A Review of Kill the Irishman

The best thing about Kill the Irishman is its low budget homespun quality. It’s the sort of approach that Martin Scorsese used for Mean Streets. Sadly, the comparison stops there. The film seems content to stay in first gear and only tell its fascinating story without exploring any of the characters. Ideas go no where, characters are introduced and then not developed, and none of the performers moved beyond reciting their lines.

Still, the film captures a spirit that most other gangster films cannot. It aimed high, higher than films like The Boondock Saints ever did. Sure, it fell a tad short, but I admire the ambition.

The film takes place in dark ages Cleveland, Ohio, when it was still a thoroughly mobbed out town. My dad grew up in Ohio during this time period, and would often regale me with stories about how his parents were scared of him finding strewn body parts on his walk to school. Any how, one man named Danny Greene (Ray Stevenson) is elected president of a union (over a mob associate who is abusing the workers) and then starts to take over some of the rackets that the mob ruled. With the help of his associate John Nardi (Vincent D’Onofrio) Greene is actually quite successful, taking over a popular loan shark’s territory (this guy is played by Christopher Walken… I would look up the character’s name, but what’s the point) and ultimately anger more Italians than a “your mother” joke. They try to send out many hits against him, but these only make matters worse and start a full-fledged gang war. Val Kilmer narrates the story and plays a police officer named Manditski who knew Danny as a child.

That last sentence demonstrates one of the film’s greatest short comings – the relationship between Manditski and Greene.  Or rather, the complete lack of one. This could have been the pivotal focus of the film but goes absolutely nowhere. Indeed, Kilmer’s role in the proceedings feels rather confused. He does nothing to propel the story or to reveal traits in Greene. Why else would he have been made the narrator if not to make up for shortcomings in his character’s role?

» SUPPLIED RECORDS:
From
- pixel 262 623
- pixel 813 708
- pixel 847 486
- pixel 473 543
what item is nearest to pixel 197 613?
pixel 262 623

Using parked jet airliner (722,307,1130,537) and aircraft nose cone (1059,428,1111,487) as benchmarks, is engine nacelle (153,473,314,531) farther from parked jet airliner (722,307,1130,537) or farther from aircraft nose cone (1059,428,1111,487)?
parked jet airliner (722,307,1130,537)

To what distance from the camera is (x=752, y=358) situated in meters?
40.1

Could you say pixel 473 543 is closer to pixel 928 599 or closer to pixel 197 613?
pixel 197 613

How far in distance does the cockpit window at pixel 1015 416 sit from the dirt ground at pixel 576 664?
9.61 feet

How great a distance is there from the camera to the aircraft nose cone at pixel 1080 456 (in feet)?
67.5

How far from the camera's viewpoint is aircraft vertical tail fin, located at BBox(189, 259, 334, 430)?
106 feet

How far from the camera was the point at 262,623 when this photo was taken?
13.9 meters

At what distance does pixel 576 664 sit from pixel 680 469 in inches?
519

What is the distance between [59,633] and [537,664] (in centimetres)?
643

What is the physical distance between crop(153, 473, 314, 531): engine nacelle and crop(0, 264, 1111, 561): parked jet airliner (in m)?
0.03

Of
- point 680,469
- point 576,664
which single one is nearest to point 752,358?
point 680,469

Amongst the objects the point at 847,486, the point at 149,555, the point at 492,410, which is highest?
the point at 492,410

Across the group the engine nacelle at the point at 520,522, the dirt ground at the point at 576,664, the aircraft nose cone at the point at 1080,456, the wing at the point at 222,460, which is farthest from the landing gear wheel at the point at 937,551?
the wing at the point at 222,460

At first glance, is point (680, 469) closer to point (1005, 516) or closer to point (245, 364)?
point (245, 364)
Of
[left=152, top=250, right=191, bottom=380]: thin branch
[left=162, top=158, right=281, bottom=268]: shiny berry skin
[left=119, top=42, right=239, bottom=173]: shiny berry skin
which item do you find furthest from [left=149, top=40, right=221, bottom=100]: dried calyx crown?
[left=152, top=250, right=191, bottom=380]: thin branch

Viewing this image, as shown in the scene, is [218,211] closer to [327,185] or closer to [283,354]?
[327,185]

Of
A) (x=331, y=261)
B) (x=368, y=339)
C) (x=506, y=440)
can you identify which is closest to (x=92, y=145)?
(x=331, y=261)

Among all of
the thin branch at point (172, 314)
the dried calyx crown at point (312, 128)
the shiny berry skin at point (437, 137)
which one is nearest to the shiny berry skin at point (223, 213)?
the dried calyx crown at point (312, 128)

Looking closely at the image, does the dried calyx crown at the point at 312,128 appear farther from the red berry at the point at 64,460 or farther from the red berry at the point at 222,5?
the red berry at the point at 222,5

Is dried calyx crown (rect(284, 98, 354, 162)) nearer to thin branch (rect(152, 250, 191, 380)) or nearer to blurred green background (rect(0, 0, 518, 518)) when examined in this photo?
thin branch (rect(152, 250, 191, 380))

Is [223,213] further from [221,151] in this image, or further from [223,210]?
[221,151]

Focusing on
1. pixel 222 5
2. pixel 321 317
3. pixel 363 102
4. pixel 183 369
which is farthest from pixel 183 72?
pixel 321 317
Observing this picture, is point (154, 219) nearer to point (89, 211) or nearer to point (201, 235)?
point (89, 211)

» PROBLEM SET:
• a. Translate this sentence from the Kill the Irishman review into Spanish: "Still, the film captures a spirit that most other gangster films cannot."
• b. Continue the Kill the Irishman review from the point where it stops.

» EXERCISE RESPONSES:
• a. Aun así, la película capta un espíritu que la mayoría de las demás películas de gánsteres no logra captar.

• b.
That is actually something that the film never does – examine Danny. He was a man who changed the region he lived in forever (the film ends by intoning about how he directly lead to the downfall of the Cleveland mob…don’t act like that’s a spoiler, it’s history) but the film does not seem as interested in his motivations or in his humanity. Yes, there are all too brief glimpses about his marital life and his own views on violence, they are far too brief and prevent Kill the Irishman from reaching its true potential. Like Goodfellas, this is a story that was based on a real man. But unlike that Scorsese masterpiece, Kill the Irishman doesn’t seem particularly interested in making Danny a man. He remains more of a symbol of defiance…which is how the people in Ohio certainly viewed him, but I was more interested in how he viewed himself. I guess I was on the wrong page.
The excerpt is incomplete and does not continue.